Diffie Hellman implementation in JavaScript

A bit about the Diffie–Hellman key exchange protocol

Suppose you're a person that wants to send a message to your friend, or a secure bank server that wants to send a message to your client. However, you're stuck with a government monitored, unsecure internet connection. How would you make sure that your message goes across without the Rothschild family reading your bank statement? Well, the answer is pretty easy: encryption. So suppose we use the standard AES, Rijndael cipher, this is all good and all, but since this is symmetric encryption you and your partner need to share a common key. Well, that poses another problem, how do you get a key across to your friend without being sniffed? You could use RSA, but no one wants to waste their time with RSA libraries, extra prime number generation, and blah blah blah. Instead we use the Diffie–Hellman key exchange protocol.

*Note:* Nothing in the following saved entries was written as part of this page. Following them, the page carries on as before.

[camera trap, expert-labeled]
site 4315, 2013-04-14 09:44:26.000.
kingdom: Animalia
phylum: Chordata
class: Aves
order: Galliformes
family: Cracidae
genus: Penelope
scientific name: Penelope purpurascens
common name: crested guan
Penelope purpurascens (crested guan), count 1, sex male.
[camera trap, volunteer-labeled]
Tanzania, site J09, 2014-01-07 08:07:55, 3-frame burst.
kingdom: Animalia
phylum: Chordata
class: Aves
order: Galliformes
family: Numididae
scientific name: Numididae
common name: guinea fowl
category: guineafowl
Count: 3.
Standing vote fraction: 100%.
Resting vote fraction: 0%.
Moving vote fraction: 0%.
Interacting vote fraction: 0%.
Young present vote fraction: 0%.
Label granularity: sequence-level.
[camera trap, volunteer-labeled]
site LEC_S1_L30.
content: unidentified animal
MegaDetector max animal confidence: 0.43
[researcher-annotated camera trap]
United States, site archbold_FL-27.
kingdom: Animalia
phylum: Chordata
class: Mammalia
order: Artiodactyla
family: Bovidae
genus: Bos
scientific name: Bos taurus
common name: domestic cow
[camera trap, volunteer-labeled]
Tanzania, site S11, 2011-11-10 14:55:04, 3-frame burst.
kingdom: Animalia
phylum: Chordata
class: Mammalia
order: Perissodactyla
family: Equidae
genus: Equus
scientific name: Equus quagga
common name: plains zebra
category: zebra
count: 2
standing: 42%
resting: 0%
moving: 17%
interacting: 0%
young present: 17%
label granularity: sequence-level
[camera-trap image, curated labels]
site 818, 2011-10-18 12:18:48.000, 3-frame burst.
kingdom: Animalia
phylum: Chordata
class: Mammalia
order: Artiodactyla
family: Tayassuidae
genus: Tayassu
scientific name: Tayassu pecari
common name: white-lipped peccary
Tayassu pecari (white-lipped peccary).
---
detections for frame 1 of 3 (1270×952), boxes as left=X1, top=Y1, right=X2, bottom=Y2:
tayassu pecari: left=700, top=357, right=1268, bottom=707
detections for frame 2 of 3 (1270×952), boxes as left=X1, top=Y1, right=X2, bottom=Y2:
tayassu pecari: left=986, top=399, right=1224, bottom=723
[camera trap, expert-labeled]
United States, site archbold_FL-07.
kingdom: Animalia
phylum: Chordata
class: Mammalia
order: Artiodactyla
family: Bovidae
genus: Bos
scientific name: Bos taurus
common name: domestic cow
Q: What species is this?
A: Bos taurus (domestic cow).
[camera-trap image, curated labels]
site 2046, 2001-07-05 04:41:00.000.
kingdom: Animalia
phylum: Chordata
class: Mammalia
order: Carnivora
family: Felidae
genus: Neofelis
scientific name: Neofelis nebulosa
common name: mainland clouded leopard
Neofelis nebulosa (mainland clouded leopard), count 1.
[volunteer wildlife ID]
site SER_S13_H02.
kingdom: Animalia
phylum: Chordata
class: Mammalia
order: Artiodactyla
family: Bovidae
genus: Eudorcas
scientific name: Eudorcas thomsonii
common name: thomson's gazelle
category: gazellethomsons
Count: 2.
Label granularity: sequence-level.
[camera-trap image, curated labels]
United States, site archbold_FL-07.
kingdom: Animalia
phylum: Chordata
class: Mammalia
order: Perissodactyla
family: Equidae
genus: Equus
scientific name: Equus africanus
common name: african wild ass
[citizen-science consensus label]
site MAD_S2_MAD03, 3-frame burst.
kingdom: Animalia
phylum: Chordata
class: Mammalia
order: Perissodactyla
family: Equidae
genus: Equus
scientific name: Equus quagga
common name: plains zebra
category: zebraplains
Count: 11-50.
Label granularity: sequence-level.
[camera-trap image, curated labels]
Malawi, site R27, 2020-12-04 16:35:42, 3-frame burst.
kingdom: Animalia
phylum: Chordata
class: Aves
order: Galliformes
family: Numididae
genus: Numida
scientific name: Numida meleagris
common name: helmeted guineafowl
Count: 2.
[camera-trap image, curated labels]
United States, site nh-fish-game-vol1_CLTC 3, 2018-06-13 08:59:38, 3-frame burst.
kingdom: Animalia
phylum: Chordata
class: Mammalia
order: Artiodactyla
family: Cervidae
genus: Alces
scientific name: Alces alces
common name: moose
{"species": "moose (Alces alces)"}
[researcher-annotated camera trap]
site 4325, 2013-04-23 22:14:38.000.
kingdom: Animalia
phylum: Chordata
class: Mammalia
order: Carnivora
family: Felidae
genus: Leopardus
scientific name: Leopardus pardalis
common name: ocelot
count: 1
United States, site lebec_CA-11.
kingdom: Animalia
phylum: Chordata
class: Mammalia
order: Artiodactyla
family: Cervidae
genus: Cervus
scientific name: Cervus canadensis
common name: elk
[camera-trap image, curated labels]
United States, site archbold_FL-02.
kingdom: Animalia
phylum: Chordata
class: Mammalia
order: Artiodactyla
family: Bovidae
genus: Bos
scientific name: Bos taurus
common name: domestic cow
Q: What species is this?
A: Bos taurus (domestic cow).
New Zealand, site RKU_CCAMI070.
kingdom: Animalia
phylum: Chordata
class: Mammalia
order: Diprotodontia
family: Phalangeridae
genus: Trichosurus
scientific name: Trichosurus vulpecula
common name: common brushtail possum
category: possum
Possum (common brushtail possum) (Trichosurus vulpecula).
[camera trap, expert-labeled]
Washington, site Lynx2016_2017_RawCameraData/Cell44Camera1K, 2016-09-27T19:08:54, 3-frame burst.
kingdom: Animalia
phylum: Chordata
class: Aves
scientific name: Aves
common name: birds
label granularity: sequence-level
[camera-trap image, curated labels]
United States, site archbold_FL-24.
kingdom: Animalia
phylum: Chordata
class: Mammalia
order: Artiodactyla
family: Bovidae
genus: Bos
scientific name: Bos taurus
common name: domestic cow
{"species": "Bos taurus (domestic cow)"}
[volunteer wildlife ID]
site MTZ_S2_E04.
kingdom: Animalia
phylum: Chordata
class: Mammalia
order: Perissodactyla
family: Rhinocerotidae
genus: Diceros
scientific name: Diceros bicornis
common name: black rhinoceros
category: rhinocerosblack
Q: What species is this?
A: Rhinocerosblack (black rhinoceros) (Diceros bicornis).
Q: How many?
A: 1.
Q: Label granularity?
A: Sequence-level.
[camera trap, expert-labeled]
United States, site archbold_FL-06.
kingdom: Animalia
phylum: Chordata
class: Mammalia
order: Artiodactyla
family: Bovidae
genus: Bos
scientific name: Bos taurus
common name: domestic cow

Now Diffie–Hellman is not a protocol that enables you to transfer a key across securely, rather, it allows you and the person you're trying to communicate with to generate a unique key that only you and they will know. This is as good if not better, than generating a key and transferring it via asymmetric encryption.

So, is Diffie–Hellman very math heavy? Nope! Diffie–Hellman is probably easier to understand than RSA. The only thing you need to know is how to calculate modulus' and exponents.

4 steps of Diffie–Hellman

Step 1: Choosing some common parameters

Well, to begin, you and your partner need to agree upon a common base and modulus, let's call them g and p, respectively. It's very important that p is prime and that g is less than p. You can send these numbers to each other over an unsecure channel as they are public knowledge.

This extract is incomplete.